* Exercise aim *
Return each line of the data that follows exactly as it reads.

*** Provided data Section Begins ***

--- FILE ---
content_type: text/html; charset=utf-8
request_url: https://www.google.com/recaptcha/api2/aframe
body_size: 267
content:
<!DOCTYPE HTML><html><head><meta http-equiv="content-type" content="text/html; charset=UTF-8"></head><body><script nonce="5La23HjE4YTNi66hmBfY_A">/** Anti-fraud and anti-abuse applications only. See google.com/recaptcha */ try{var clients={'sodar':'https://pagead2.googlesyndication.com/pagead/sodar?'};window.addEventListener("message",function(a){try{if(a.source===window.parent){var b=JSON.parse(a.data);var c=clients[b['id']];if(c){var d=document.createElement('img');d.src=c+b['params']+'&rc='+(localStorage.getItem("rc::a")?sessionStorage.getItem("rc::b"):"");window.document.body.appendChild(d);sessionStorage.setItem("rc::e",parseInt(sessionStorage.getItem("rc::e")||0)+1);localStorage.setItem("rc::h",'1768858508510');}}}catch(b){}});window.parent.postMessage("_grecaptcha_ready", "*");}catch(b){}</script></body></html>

*** Provided data Section Ends ***

* Result of the exercise *
--- FILE ---
content_type: text/html; charset=utf-8
request_url: https://www.google.com/recaptcha/api2/aframe
body_size: 267
content:
<!DOCTYPE HTML><html><head><meta http-equiv="content-type" content="text/html; charset=UTF-8"></head><body><script nonce="5La23HjE4YTNi66hmBfY_A">/** Anti-fraud and anti-abuse applications only. See google.com/recaptcha */ try{var clients={'sodar':'https://pagead2.googlesyndication.com/pagead/sodar?'};window.addEventListener("message",function(a){try{if(a.source===window.parent){var b=JSON.parse(a.data);var c=clients[b['id']];if(c){var d=document.createElement('img');d.src=c+b['params']+'&rc='+(localStorage.getItem("rc::a")?sessionStorage.getItem("rc::b"):"");window.document.body.appendChild(d);sessionStorage.setItem("rc::e",parseInt(sessionStorage.getItem("rc::e")||0)+1);localStorage.setItem("rc::h",'1768858508510');}}}catch(b){}});window.parent.postMessage("_grecaptcha_ready", "*");}catch(b){}</script></body></html>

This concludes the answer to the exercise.